TEXTE SOURCE:
=====

29 octobre 2017

L'année de la tristesse



Cela faisait quelques mois que les choses allaient de mieux en mieux pour les musulmans. Ils n’étaient plus soumis au boycott et pouvaient à nouveau tisser des liens de fraternité avec les Qurayshs. Le Prophète Muhammad (PSL), quant à lui, continuait à transmettre son Message. La visibilité voulue par ‘Umar ibn Khattâb était devenue une réalité dans la vie quotidienne. Les insultes et les persécutions n’avaient point cessé.

Khâdidja bint Khuwailid, la chère, l’admirable Khâdidja, meurt, jetant le Prophète Muhammad (PSL) dans le plus profond désarroi. Elle avait été la femme, la compagne de foi et le soutien le plus solide du prophète Muhammad (PSL) pendant plus de vingt-cinq ans. Dieu la rappela à lui neuf années après le début de la prédication, en 619 de l’ère Chrétienne.

Le Prophète Muhammad (PSL) avait reçu très tôt de l’ange Gabriel, la bonne nouvelle de l’élection de son épouse. Il savait que la présence de Khâdidja à ses côtés était un gage et un signe de protection, bref, un signe de l’amour divin.

=====

DONNÉES ENREGISTRÉES:
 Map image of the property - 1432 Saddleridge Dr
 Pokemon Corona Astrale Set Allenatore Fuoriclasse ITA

=====

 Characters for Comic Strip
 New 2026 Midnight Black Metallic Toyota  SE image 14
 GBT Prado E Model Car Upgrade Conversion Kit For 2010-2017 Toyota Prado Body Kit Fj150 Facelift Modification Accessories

=====

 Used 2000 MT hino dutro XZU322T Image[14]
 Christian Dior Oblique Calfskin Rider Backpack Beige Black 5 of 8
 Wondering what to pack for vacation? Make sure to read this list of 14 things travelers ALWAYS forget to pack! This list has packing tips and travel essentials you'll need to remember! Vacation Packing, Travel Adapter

=====

Recopiez en entier, mot pour mot, le texte sur l'année de la tristesse.

RÉPONSE:
29 octobre 2017

L'année de la tristesse



Cela faisait quelques mois que les choses allaient de mieux en mieux pour les musulmans. Ils n’étaient plus soumis au boycott et pouvaient à nouveau tisser des liens de fraternité avec les Qurayshs. Le Prophète Muhammad (PSL), quant à lui, continuait à transmettre son Message. La visibilité voulue par ‘Umar ibn Khattâb était devenue une réalité dans la vie quotidienne. Les insultes et les persécutions n’avaient point cessé.

Khâdidja bint Khuwailid, la chère, l’admirable Khâdidja, meurt, jetant le Prophète Muhammad (PSL) dans le plus profond désarroi. Elle avait été la femme, la compagne de foi et le soutien le plus solide du prophète Muhammad (PSL) pendant plus de vingt-cinq ans. Dieu la rappela à lui neuf années après le début de la prédication, en 619 de l’ère Chrétienne.

Le Prophète Muhammad (PSL) avait reçu très tôt de l’ange Gabriel, la bonne nouvelle de l’élection de son épouse. Il savait que la présence de Khâdidja à ses côtés était un gage et un signe de protection, bref, un signe de l’amour divin.